あ〜あ・・・・・・魔理沙も初心者相手にその技はないでしょ。
「へへ、これで私の勝ちだぜ!!」
「そうみたいね・・・・・・にしても暑いわね・・・」
「ふぅ〜・・・・運動したから私も《バシーーーーーン!!!!!!!》!!!!!」
「ま、魔理沙!?」
突然、何かが高速で魔理沙を攻撃した。
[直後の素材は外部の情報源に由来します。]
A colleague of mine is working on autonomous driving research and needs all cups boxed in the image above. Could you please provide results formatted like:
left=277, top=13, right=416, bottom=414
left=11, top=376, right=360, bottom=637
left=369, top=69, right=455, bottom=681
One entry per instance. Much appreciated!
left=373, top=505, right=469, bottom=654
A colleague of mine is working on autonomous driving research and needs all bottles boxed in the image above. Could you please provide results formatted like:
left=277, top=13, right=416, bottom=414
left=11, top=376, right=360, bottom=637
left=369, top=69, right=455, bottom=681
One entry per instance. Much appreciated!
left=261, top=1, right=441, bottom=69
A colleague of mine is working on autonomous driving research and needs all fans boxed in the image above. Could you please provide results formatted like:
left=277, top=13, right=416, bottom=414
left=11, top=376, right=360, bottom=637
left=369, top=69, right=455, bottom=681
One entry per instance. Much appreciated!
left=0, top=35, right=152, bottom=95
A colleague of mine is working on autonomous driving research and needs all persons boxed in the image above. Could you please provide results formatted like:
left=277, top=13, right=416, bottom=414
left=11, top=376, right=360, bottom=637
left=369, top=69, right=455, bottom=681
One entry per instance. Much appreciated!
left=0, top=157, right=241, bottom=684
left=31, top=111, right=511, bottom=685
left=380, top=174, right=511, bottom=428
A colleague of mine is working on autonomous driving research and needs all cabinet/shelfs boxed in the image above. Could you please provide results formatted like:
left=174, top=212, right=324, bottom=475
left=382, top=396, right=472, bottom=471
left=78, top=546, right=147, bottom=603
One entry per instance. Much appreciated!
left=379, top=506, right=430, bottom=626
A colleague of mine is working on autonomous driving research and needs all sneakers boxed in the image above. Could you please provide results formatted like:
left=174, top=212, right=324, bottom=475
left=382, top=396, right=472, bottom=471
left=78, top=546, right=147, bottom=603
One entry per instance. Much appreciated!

魔理沙は痛みで悶絶して倒れてしまう。
何・・・・・誰なの?動きが全く見えなかった・・・・・
「あっぶなかかった・・・・あれ、確実に死ぬ一歩手前だったぞ・・・・」
倒れている魔理沙の後ろで平然と汗を流している遊輝がいた。
「ゆ、遊輝・・・・・あ、あんたどうやってあの技を・・・・」
「うん?あれ?あれは俺の分身だよ」
「ぶ、分身?だけどそんな仕草なんか一つも」
「ん〜と・・・・・・陽炎って分かる?」
「か、陽炎?」
「陽炎は、透明な炎みたいな物がゆらゆらと揺らめく現象の事。本当は光の屈折が原因で起きるんだけど、俺が作った陽炎はそいつとちょっと理屈が違うんだよ」
「ど、どういう事?」
「そこらへんの説明も後々、今は・・・・・・」
そう言って遊輝は再び魔理沙の方へと向く。魔理沙も箒を杖代わりにして何とか立っている状態・・・・・さっきの攻撃、かなり痛そうね・・・・・・・
「く、・・・・・今のは効いたぜ・・・・」
「どう?参った?」
「ま、まだまだ・・・だぜ・・・・」
「・・・・あんまり無茶しない方がいいぞ」
「へへ・・・こうみえてもまだいけるぜ」
「そうか・・・・だったらこいつで最後だ!!」
遊輝はポケットから1枚のスペルカードを取り出した。まさか・・・・まだやるつもり!?
炎武「双陽龍第一召喚術」
遊輝がそう宣言してまたスペルカードを上に投げると、そのスペルカードは赤く光る。
「ぐっ!?こ、今度は何だぜ!?」
『・・・・・・グオオオオオ!!!!!!』 『・・・・・・・ギャアアアア!!!!!!』
赤く輝く光が消えると、遊輝の横に黒の龍と白の龍、2体の龍が現れていた。
「なっ・・・・・・りゅ、・・・・・う・・・」
「ブラック!ホワイト!頼むぜ!!」
高らかに宣言した遊輝を合図にその2体の龍は魔理沙に向かって突進する。
ま、不味い!!!
「くっ!!」
「・・・・・・・バ〜カ、誰が弱っている奴に攻撃をするかって」
『・・・・・・・・だな!』 『・・・・・だね!』
「・・・・・・・えっ?」
突然の遊輝の声で私も魔理沙もキョトンとしてしまう。
よく見たら、さっきの龍はいなくなり代わりに2体の人形みたいな物が魔理沙にちょこんと当たって遊輝の元に帰っていく。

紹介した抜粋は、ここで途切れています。